В 1939 году Санора Бэбб отправила черновик своего романа в издательство «Random House», и редактор, высоко оценив рукопись, пригласил ее на личную встречу. Однако судьба распорядилась иначе: в том же году свет увидел роман Джона Стейнбека «Гроздья гнева», который мгновенно стал сенсацией и национальным бестселлером. Издатель развел руками два романа на одну тему это слишком. Хотя Стейнбек писал о беженцах от разорения, а не пыльных бурь. Роман Саноры «Чьи имена неизвестны» увидел свет только в 2004 году. Чуть позже, в 2007-м, увидело свет и собрание ее журналистских работ о «Пыльном котле», проиллюстрированное фотографиями сестры Дороти.
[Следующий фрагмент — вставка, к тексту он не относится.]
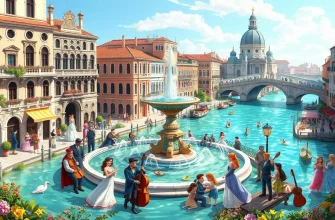 Filmy fantasy o Wenecji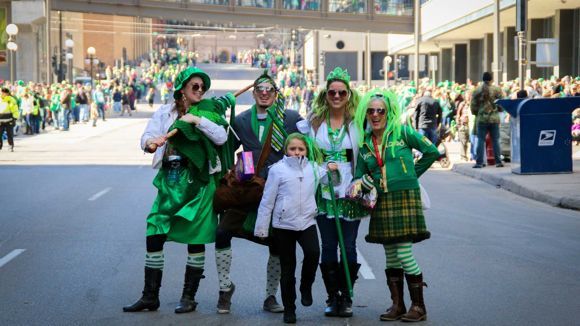 St. Patrick's Day Parade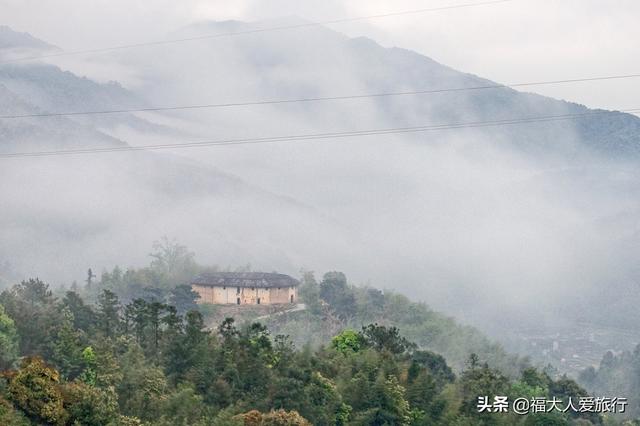 闽南和闽西的区别，三千多座遍布闽西南山区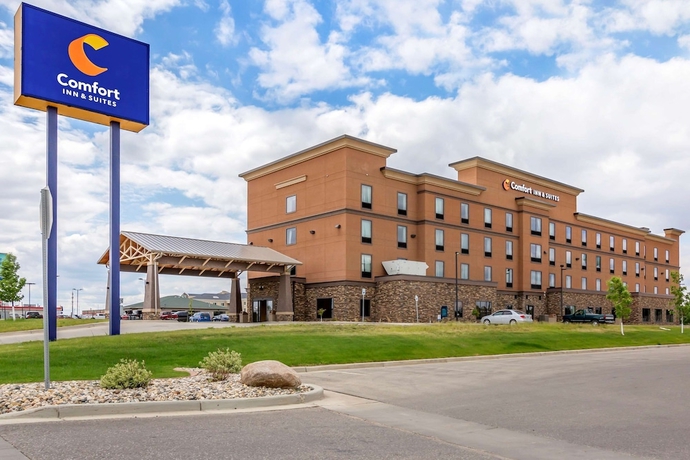 Imagen general del Hotel Comfort Inn Minot. Foto 1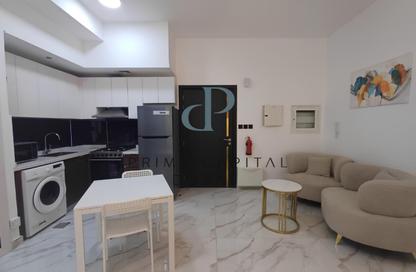 Apartment - Studio - 1 Bathroom for sale in Olivz Residence Block 3 - Olivz by Danube - International City - Dubai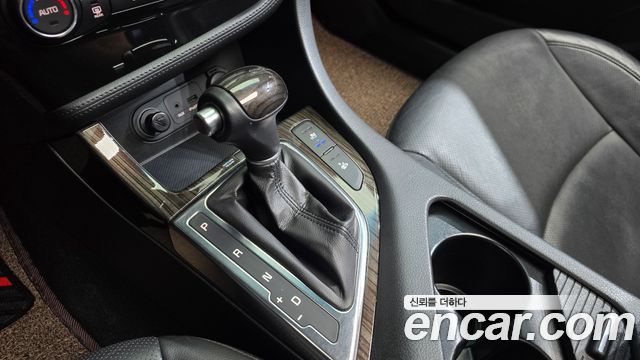 Kia K5 2014 — photo 12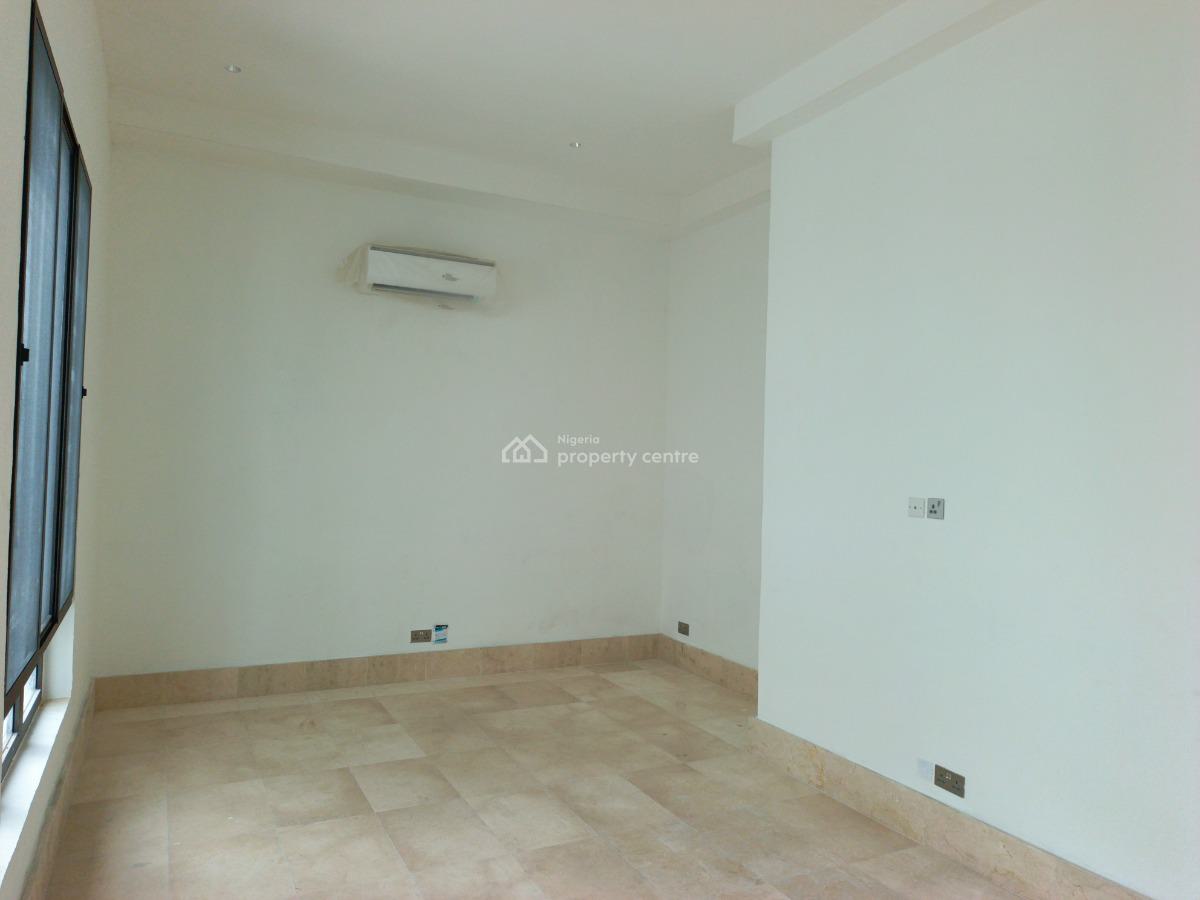 Luxury 4-bedroom Detached & Semi-detached Houses, Ikoyi, Lagos, Detached Duplex for Sale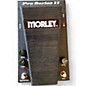 Used Morley Pro Series II Distortion Wah Effect Pedal thumbnail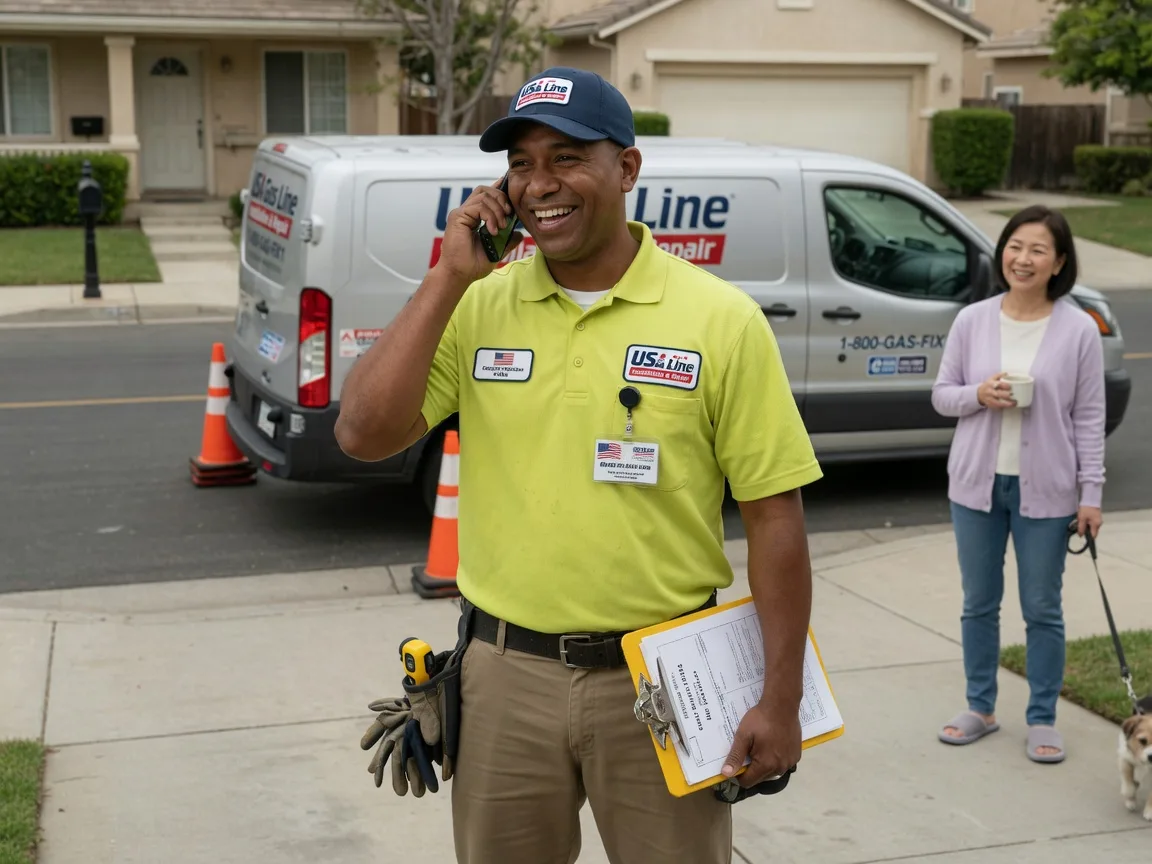 Gas Line Installation Smithton, IL FAQs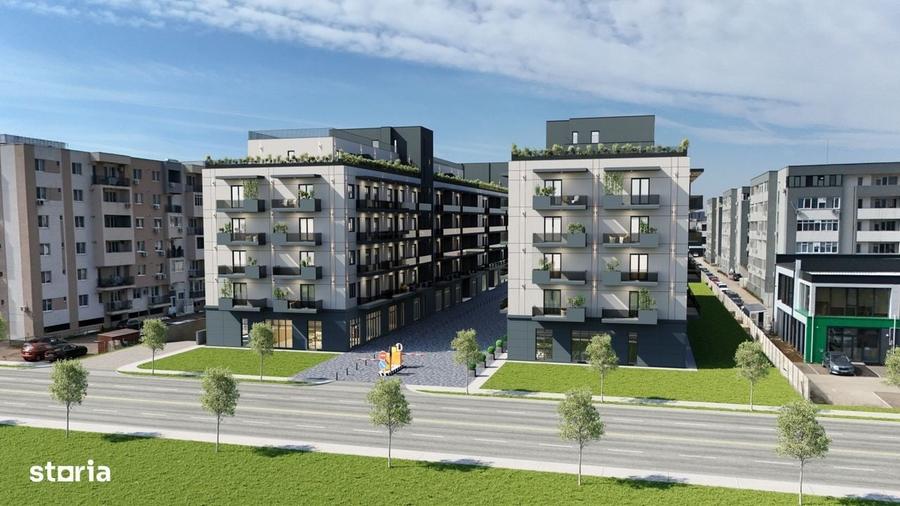 Direct dezvoltator - Apartament 3 camere modern - Metrou Berceni - 16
Фермеры 1920-х годов называли себя “люди будущего года”. Часто это были увязшие в кредитах работники, вся надежда которых была на будущий урожай. История “Пыльного котла” стала предупреждением. Бури природы и экономики могут разрушить хрупкое благополучие человека.
Автор: Николай Разумов
Комментарии (3)
Schwarzen
14.09.2025 15:27Забавно конечно, что нынешние климатические алармисты, намного меньшье события пытаются выдать за катастрофу. Хотя в истории бывало и похуже. Рост углекислого газа в атмосфере скорее защищает от таких историй.
vesowoma
14.09.2025 15:27На те же грабли, только спустя 20 лет, наступили и в СССР. Целину распахали, собрали несколько рекордных урожаев, а все равно после пришлось закупать зерно за рубежом. Но вред природе нанесен был огромный.
propell-ant
Думаю, уместно будет добавить, что в начале фильма Интерстеллар рассказы о жизни в период пыльных бурь - невыдуманные истории. Это не элементы научной фантастики, а реальные переживания реальных людей, на момент съемок фильма весьма престарелых.